_DIRECTIONS:_ Transcribe every line of the material below word for word, leaving out the pictures.

_EXERCISE MATERIAL:_

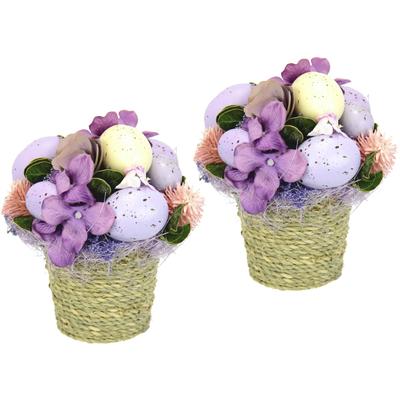 Kunstblume I.GE.A. "Gesteck aus Blüten Eier", lila (violett), B:15cm H:15cm L:15cm, Kunstpflanzen, Im Topf, 2er Set, Blumengesteck
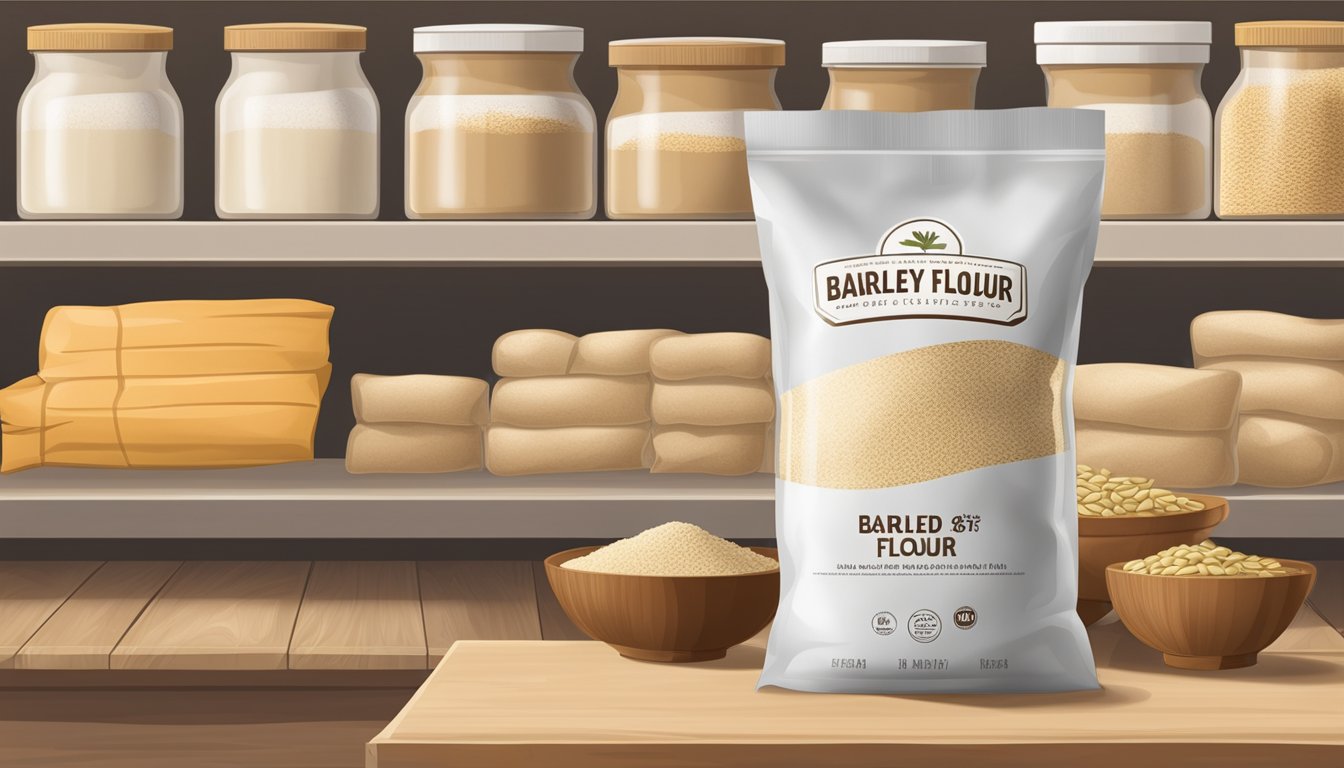 A sealed bag of barley flour on a pantry shelf, with a best-by date visible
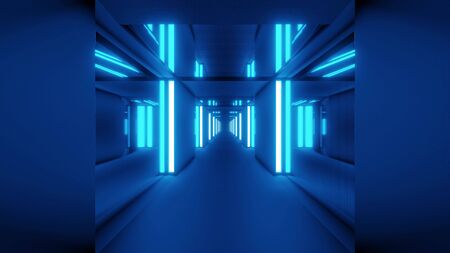 clean blue tunnel corridor with glass windows 3d illustration background wallpaper design, stylish art room 3d rendering with glowing lightsの写真素材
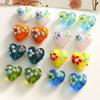 Mismo que Xiaohongshu rama tridimensional con goteo de aceite flor pequeña corazón de melocotón DIY cuentas de vidrio accesorios pendientes material para pasador al por mayor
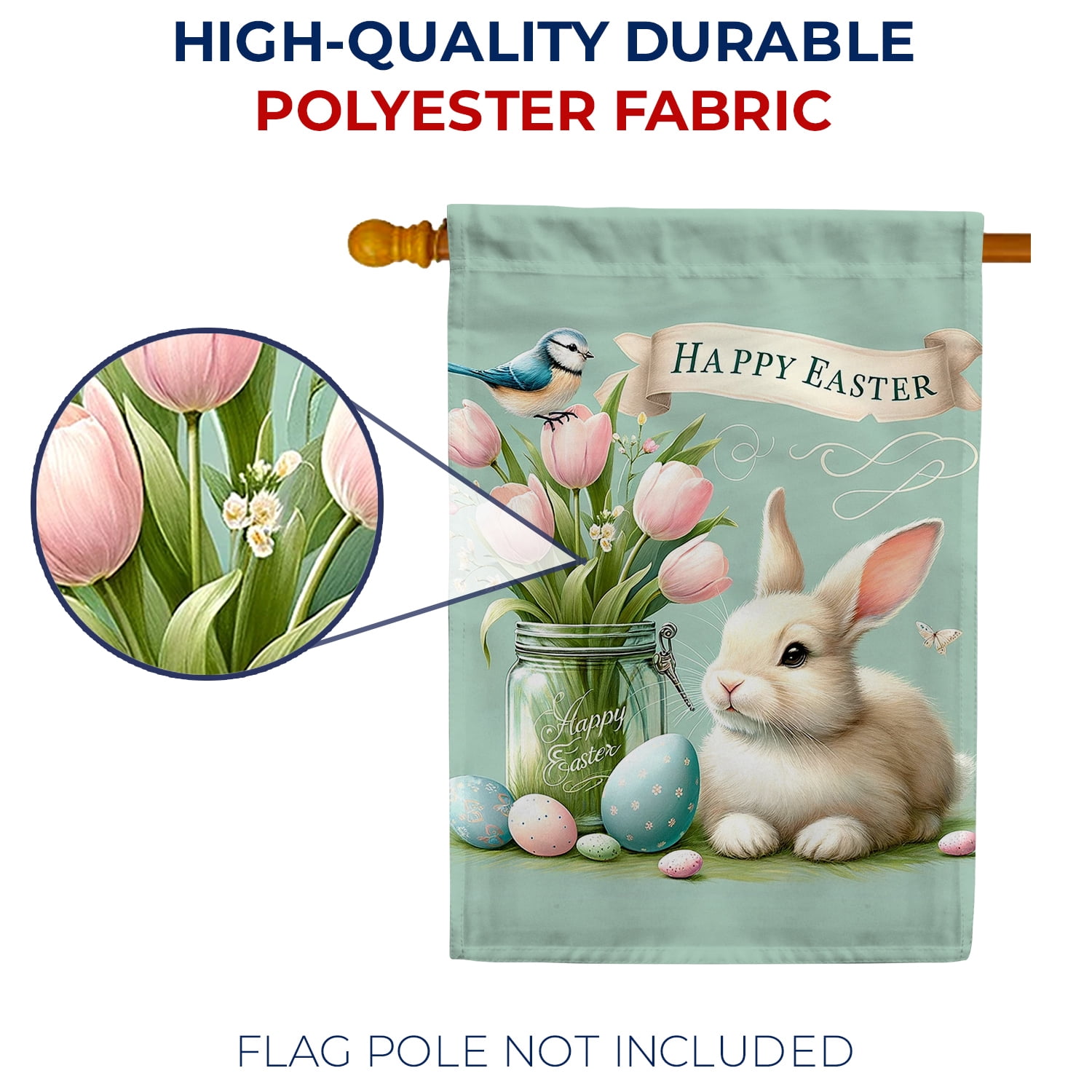America Forever Easter Floral Mason Jar House Flag, 28” x 40” Double Sided, Bluebird Spring Summer Floral Easter Day Welcome Flag for Outdoor Yard Farmhouse Home Decoration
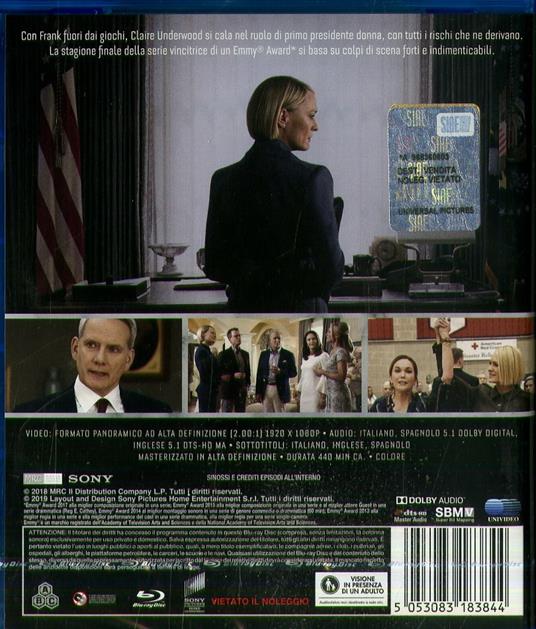 House of Cards. Stagione 6. Serie TV ita (3 Blu-ray) di Robin Wright,Alik Sakharov,Ernest R. Dickerson,Louise Friedberg - Blu-ray - 2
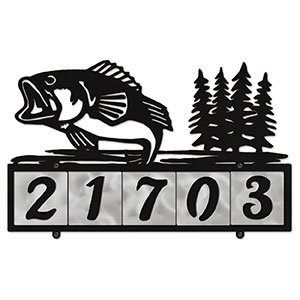 607015 - Jumping Bass with Trees Design 5-Digit Horizontal 4-inch Tile Outdoor House Numbers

_FINISHED EXERCISE:_
 Kunstblume I.GE.A. "Gesteck aus Blüten Eier", lila (violett), B:15cm H:15cm L:15cm, Kunstpflanzen, Im Topf, 2er Set, Blumengesteck
 A sealed bag of barley flour on a pantry shelf, with a best-by date visible
 clean blue tunnel corridor with glass windows 3d illustration background wallpaper design, stylish art room 3d rendering with glowing lightsの写真素材
 Mismo que Xiaohongshu rama tridimensional con goteo de aceite flor pequeña corazón de melocotón DIY cuentas de vidrio accesorios pendientes material para pasador al por mayor
America Forever Easter Floral Mason Jar House Flag, 28” x 40” Double Sided, Bluebird Spring Summer Floral Easter Day Welcome Flag for Outdoor Yard Farmhouse Home Decoration
 House of Cards. Stagione 6. Serie TV ita (3 Blu-ray) di Robin Wright,Alik Sakharov,Ernest R. Dickerson,Louise Friedberg - Blu-ray - 2
 607015 - Jumping Bass with Trees Design 5-Digit Horizontal 4-inch Tile Outdoor House Numbers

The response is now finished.